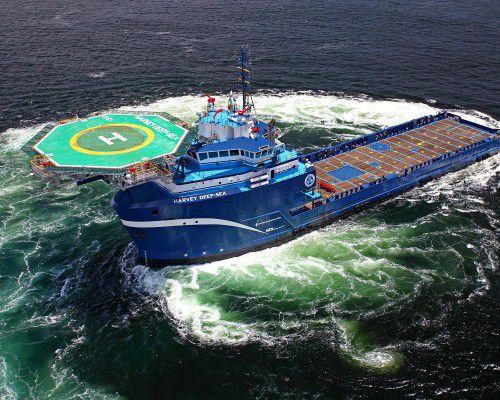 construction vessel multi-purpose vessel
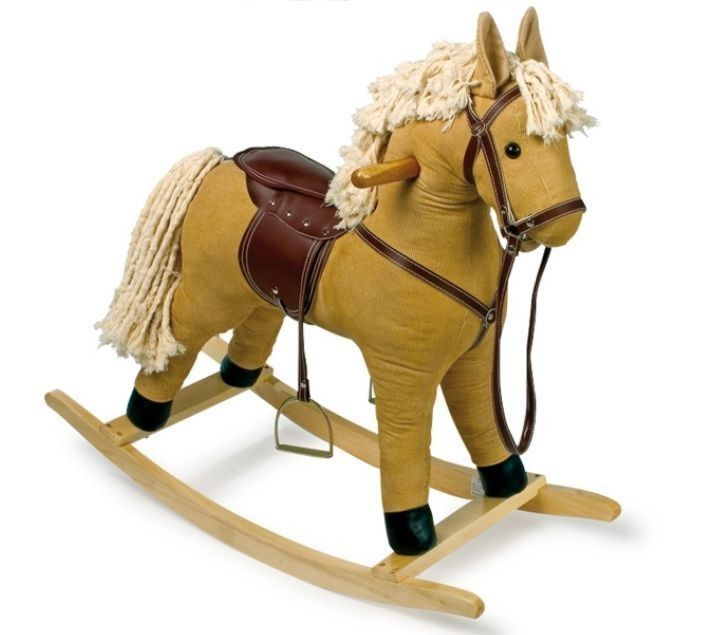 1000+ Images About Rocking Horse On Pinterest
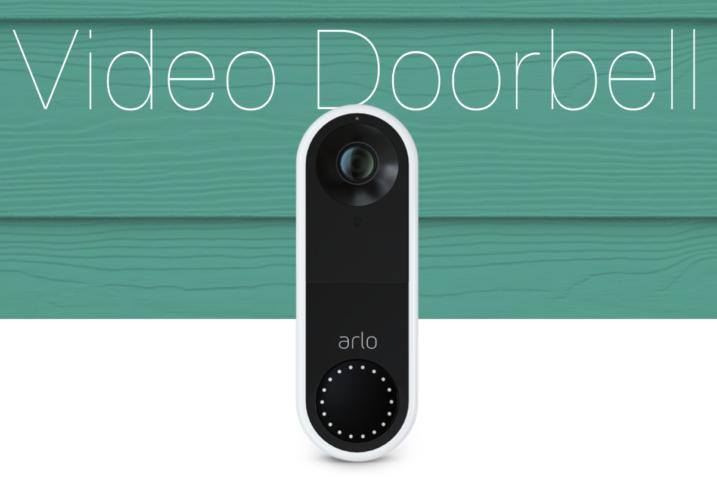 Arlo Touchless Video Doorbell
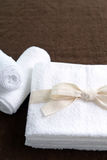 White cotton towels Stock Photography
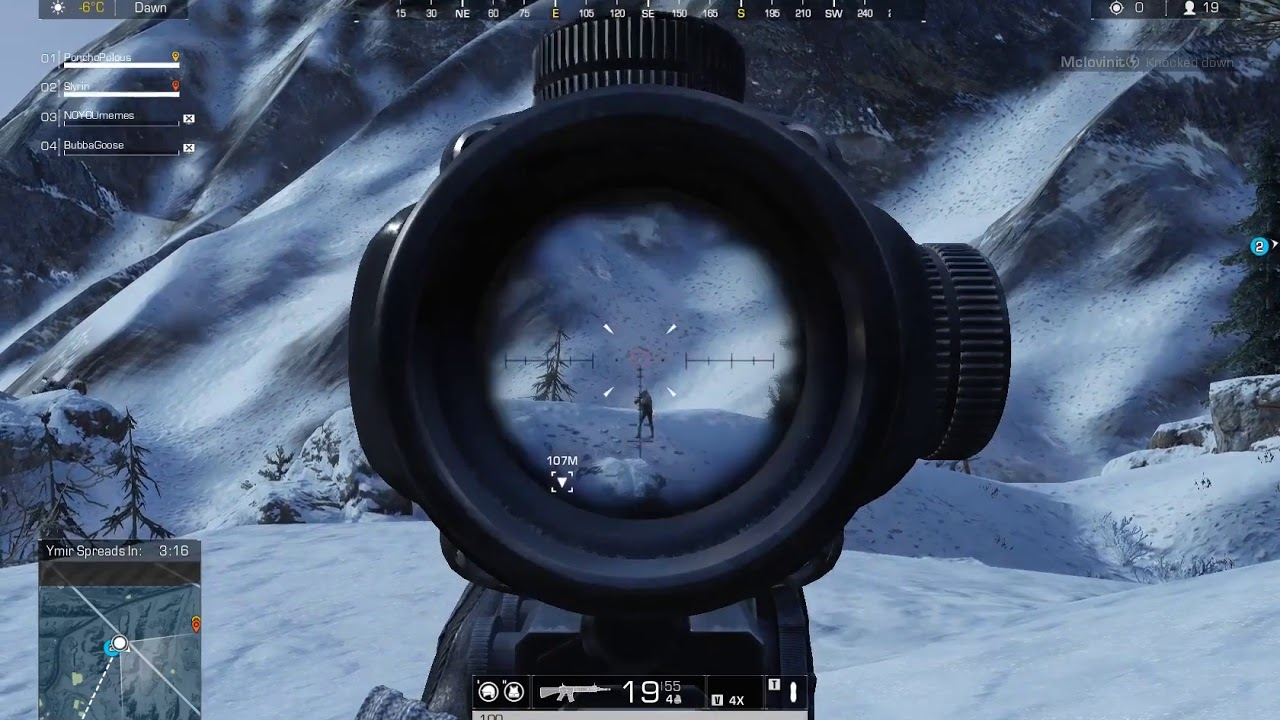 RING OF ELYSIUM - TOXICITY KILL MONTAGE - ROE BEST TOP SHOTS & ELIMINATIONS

☆ ☆ ☆ ☆ ☆

(WORK REQUIRED) Quote the material word for word, dropping any images it holds.

(WRITTEN ANSWER)
 construction vessel multi-purpose vessel
 1000+ Images About Rocking Horse On Pinterest
 Arlo Touchless Video Doorbell
 White cotton towels Stock Photography
 RING OF ELYSIUM - TOXICITY KILL MONTAGE - ROE BEST TOP SHOTS & ELIMINATIONS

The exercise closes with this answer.